* [TEXT PASSAGE]
I have been trying to find a way to use a similar technique to sample winding temp with controller with no temp sensors. That way we can run our motors with no hall sensors and no temp sensors in the future. Saves cost but more importantly it is ultra robust. True sensorless controller
 
From Fechter:

After adding the FF, it appeared like there was a lot more heat coming from the shell right where the magnets are. I guess that's how it's supposed to work. Adding some fins right there would help

BINGO!!

Fast forward to 9:57 on the video to see the FLIR image of the magnets being hotter than the sideplates.

Here's an idea...a finned heat sink inbetween two sections of aluminum angle. The "chimney" would create flow, and the airflow through these would remove heat faster. Several dozen of these epoxied to the steel backing of the magnets, maybe with some type of banding to add more holding to them?

MagnetHeatSink.png

An aluminum or 3D printed plastic disc connected to one side (or both) with radial fins to create flow, like a ventilated disc brake from a car...

MagnetAirCooled.png
 
flathill said:
I don't expect much difference in the stator temp and average copper temp with or without FF

And this is why we do experiments! Here's a quick summary of some of the data from yesterday's and today's collection.

* [ACTIONS TO TAKE]
a) Which metals are named in the motor-cooling post?
b) In the motor-cooling post, rewrite the passage that begins at "An aluminum or" and ends after "and today's collection.", changing "radial fins" to "curved blades".

* [DATA FOR REVIEW]
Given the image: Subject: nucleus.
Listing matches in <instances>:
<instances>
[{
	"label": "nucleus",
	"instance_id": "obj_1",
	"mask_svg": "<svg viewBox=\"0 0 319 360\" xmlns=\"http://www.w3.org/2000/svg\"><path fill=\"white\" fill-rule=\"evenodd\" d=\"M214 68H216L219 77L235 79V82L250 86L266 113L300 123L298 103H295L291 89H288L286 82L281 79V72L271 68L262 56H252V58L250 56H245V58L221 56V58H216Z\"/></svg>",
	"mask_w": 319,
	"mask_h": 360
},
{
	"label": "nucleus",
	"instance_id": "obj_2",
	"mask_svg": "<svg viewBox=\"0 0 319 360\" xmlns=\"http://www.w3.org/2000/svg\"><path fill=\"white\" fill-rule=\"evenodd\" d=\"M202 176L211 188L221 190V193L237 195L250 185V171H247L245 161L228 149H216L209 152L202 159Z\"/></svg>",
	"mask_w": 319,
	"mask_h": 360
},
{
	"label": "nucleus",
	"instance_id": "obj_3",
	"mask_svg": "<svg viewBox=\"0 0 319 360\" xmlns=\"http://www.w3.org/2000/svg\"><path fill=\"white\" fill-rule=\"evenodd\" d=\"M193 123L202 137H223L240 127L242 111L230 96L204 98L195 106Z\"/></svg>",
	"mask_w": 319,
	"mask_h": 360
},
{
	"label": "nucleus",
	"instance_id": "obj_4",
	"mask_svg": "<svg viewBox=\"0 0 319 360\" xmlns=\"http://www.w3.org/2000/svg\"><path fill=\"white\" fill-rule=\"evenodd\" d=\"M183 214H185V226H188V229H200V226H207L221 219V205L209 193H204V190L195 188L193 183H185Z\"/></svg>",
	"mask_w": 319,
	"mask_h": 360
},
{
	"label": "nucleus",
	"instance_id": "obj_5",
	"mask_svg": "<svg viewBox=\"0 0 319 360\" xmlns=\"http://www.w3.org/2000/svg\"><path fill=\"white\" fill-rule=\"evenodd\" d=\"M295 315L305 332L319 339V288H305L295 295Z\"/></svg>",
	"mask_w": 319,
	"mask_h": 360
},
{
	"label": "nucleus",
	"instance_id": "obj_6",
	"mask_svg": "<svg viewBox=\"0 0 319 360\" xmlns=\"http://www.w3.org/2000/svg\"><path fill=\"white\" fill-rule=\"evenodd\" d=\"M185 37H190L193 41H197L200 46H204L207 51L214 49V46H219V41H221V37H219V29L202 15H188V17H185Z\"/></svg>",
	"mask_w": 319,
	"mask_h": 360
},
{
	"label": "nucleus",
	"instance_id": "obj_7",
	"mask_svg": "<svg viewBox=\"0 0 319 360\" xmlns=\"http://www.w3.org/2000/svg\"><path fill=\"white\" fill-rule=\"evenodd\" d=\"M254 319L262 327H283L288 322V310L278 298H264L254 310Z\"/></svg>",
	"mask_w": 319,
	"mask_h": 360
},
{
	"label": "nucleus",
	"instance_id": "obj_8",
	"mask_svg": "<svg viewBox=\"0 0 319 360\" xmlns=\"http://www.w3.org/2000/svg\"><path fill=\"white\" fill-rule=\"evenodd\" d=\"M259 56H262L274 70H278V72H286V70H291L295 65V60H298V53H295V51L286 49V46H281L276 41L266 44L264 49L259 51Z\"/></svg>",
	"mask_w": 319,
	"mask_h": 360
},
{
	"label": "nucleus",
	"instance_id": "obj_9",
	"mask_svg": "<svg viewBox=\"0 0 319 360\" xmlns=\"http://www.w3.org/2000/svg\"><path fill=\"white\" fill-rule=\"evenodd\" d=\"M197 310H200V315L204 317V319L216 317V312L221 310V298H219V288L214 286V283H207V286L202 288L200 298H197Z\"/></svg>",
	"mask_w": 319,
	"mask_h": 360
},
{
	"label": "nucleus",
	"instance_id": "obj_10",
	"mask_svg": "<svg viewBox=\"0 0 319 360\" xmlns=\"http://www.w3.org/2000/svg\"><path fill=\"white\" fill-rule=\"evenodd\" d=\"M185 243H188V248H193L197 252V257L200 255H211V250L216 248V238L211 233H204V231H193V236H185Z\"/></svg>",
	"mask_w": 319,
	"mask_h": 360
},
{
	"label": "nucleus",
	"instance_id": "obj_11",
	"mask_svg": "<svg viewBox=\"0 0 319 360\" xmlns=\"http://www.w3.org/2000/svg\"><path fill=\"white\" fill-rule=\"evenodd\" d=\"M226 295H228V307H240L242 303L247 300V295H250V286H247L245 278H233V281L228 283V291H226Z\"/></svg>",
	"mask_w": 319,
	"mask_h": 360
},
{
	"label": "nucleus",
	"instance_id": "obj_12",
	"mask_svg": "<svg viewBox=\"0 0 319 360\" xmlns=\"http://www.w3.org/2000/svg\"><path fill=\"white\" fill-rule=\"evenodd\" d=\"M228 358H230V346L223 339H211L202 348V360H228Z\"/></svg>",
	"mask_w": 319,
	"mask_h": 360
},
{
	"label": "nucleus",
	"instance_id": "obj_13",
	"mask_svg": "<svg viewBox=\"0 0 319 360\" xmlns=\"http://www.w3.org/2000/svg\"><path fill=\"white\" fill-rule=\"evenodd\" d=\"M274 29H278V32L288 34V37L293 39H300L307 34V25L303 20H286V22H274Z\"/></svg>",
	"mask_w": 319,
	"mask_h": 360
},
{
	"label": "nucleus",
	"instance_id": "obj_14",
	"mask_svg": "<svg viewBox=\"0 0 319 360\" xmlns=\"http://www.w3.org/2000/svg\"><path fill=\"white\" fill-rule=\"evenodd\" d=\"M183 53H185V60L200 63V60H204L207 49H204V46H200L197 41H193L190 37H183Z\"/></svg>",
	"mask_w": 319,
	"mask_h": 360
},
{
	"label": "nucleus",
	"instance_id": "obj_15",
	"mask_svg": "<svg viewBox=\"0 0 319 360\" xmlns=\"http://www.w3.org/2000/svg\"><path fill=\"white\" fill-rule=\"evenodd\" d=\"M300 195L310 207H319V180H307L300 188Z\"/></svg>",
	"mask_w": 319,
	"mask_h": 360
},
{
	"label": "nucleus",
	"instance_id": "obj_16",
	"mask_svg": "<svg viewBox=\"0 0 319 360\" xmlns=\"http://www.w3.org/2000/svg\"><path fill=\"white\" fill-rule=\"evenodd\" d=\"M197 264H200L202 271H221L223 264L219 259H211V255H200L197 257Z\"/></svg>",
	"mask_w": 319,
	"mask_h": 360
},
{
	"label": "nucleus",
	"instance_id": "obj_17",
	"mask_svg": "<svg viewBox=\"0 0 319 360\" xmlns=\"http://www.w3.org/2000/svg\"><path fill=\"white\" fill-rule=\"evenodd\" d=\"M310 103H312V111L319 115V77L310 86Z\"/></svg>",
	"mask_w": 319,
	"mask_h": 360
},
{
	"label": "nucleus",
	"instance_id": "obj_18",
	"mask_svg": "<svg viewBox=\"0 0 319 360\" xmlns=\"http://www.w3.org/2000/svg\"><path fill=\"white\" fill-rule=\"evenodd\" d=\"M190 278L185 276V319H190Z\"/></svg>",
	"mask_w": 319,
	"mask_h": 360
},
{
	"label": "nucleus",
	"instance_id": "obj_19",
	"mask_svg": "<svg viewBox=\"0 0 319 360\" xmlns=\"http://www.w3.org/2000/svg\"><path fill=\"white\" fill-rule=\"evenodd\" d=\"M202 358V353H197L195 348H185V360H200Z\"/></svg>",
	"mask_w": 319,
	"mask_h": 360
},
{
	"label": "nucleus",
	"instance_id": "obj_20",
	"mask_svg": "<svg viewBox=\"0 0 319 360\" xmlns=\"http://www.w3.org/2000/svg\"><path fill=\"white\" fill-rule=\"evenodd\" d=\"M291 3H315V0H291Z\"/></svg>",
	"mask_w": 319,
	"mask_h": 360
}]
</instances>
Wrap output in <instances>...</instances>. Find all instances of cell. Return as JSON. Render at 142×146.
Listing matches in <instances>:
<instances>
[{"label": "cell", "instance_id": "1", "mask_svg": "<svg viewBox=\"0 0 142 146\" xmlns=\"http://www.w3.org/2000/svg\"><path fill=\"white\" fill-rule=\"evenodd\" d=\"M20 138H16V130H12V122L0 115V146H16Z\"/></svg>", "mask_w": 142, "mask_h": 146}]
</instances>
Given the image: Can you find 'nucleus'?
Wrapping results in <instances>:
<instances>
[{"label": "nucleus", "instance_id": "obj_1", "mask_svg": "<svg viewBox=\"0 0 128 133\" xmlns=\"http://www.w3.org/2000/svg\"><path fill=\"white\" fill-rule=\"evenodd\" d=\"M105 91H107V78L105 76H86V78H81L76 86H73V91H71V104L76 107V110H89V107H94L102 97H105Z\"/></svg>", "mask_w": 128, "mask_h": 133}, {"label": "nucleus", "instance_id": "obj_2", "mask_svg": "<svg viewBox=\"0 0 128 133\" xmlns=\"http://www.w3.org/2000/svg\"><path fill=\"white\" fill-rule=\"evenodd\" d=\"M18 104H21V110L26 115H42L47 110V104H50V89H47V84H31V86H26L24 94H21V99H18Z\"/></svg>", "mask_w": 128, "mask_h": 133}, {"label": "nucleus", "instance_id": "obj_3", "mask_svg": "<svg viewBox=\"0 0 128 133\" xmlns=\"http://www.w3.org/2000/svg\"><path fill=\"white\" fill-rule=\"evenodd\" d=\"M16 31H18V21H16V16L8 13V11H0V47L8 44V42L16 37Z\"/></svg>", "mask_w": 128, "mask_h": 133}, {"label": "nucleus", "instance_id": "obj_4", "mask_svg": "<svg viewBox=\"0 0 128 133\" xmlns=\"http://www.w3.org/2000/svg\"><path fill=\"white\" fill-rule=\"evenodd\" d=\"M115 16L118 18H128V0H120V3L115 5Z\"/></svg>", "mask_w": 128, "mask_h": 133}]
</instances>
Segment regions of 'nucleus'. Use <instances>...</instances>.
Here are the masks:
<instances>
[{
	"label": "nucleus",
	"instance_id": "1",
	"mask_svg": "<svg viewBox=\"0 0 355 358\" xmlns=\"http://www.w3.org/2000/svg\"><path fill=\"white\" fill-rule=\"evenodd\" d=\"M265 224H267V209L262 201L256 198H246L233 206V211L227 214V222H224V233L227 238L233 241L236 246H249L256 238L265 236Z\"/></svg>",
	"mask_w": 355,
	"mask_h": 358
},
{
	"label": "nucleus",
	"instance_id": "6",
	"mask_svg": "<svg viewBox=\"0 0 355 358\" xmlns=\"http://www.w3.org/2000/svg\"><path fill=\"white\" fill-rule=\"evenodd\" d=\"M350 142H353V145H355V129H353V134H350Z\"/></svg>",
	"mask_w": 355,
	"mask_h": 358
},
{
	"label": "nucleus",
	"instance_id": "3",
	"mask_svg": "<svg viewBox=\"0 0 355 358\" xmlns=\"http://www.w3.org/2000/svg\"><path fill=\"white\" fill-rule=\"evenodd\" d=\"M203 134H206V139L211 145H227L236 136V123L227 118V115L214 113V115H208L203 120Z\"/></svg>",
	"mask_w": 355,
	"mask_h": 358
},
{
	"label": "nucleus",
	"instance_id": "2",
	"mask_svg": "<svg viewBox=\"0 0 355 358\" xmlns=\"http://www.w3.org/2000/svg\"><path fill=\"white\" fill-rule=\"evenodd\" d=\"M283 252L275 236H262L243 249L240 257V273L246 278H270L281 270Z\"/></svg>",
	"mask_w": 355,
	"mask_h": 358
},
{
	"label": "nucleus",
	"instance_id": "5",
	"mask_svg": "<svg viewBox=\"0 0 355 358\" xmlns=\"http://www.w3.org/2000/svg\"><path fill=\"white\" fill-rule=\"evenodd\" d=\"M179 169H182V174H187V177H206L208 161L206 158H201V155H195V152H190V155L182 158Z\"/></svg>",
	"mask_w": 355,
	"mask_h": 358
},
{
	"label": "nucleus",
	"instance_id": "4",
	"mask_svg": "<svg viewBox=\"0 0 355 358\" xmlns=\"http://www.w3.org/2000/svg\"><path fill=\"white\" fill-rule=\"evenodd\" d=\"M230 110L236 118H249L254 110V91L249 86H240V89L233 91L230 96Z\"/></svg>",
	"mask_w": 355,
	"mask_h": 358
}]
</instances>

* [YOUR WRITTEN ANSWERS]
a) aluminum, steel, copper

b)
An aluminum or 3D printed plastic disc connected to one side (or both) with curved blades to create flow, like a ventilated disc brake from a car...

MagnetAirCooled.png
 
flathill said:
I don't expect much difference in the stator temp and average copper temp with or without FF

And this is why we do experiments! Here's a quick summary of some of the data from yesterday's and today's collection.